If I have a List of type String,

scala> val items = List("Apple","Banana","Orange","Tomato","Grapes","BREAK","Salt","Pepper","BREAK","Fish","Chicken","Beef")
items: List[java.lang.String] = List(Apple, Banana, Orange, Tomato, Grapes, BREAK, Salt, Pepper, BREAK, Fish, Chicken, Beef)

how can I split it into n separate lists based on a certain string/pattern ("BREAK", in this case).

I've thought about finding the position of "BREAK" with indexOf, and split up the list that way, or using a similar approach with takeWhile (i => i != "BREAK") but I'm wondering if there's a better way?

If it helps, I know there will only ever be 3 sets of items in the items list (thus 2 "BREAK" markers).

Tomer Shetah
  • 8,413
  • 7
  • 27
  • 35
jbnunn
  • 6,161
  • 4
  • 40
  • 65

6 Answers6

11
def splitBySeparator[T](l: List[T], sep: T): List[List[T]] = {
  l.span( _ != sep ) match {
    case (hd, _ :: tl) => hd :: splitBySeparator(tl, sep)
    case (hd, _) => List(hd)
  }
}
val items = List("Apple","Banana","Orange","Tomato","Grapes","BREAK","Salt","Pepper","BREAK","Fish","Chicken","Beef")
splitBySeparator(items, "BREAK")

Result:

res1: List[List[String]] = List(List(Apple, Banana, Orange, Tomato, Grapes), List(Salt, Pepper), List(Fish, Chicken, Beef))
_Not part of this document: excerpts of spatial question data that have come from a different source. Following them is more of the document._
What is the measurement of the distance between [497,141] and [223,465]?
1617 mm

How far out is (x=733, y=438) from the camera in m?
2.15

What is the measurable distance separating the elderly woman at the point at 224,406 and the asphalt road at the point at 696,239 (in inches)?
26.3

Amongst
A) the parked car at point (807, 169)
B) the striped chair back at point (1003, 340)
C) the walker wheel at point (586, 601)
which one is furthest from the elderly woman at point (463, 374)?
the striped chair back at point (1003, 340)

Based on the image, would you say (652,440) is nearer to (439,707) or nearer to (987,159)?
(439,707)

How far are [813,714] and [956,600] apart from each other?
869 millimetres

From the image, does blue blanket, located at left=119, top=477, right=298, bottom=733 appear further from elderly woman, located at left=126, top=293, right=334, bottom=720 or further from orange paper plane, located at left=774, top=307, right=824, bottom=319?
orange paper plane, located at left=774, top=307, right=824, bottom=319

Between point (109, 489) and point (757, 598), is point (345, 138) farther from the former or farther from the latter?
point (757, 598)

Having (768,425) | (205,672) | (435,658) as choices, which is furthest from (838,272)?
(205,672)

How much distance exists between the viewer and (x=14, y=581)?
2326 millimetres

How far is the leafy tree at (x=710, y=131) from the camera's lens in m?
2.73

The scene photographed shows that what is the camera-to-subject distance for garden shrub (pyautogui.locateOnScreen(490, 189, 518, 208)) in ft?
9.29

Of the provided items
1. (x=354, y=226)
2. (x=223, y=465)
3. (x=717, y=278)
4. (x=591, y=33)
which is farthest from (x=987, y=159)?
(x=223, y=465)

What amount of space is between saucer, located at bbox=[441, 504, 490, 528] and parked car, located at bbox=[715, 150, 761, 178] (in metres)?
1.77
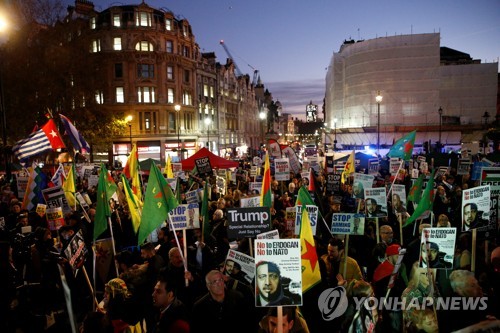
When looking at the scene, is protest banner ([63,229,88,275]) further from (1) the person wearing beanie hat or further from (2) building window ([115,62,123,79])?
(2) building window ([115,62,123,79])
UPDATE: The above version, while concise and effective, has two problems: it does not handle well the edge cases (like List("BREAK") or List("BREAK", "Apple", "BREAK"), and is not tail recursive. So here is another (imperative) version that fixes this:

import collection.mutable.ListBuffer
def splitBySeparator[T](l: Seq[T], sep: T): Seq[Seq[T]] = {
  val b = ListBuffer(ListBuffer[T]())
  l foreach { e =>
    if ( e == sep ) {
      if  ( !b.last.isEmpty ) b += ListBuffer[T]()
    }
    else b.last += e
  }
  b.map(_.toSeq)
}

It internally uses a ListBuffer, much like the implementation of List.span that I used in the first version of splitBySeparator.

Tomer Shetah
  • 8,413
  • 7
  • 27
  • 35
Régis Jean-Gilles
  • 32,541
  • 5
  • 83
  • 97
6

Another option:

val l = Seq(1, 2, 3, 4, 5, 9, 1, 2, 3, 4, 5, 9, 1, 2, 3, 4, 5, 9, 1, 2, 3, 4, 5)

l.foldLeft(Seq(Seq.empty[Int])) {
  (acc, i) =>
    if (i == 9) acc :+ Seq.empty
    else acc.init :+ (acc.last :+ i)
}

// produces:
List(List(1, 2, 3, 4, 5), List(1, 2, 3, 4, 5), List(1, 2, 3, 4, 5), List(1, 2, 3, 4, 5))
Tomer Shetah
  • 8,413
  • 7
  • 27
  • 35
Ryan LeCompte
  • 4,281
  • 1
  • 14
  • 14
0

How about this: use scan to figure out which section every element in the list belongs to.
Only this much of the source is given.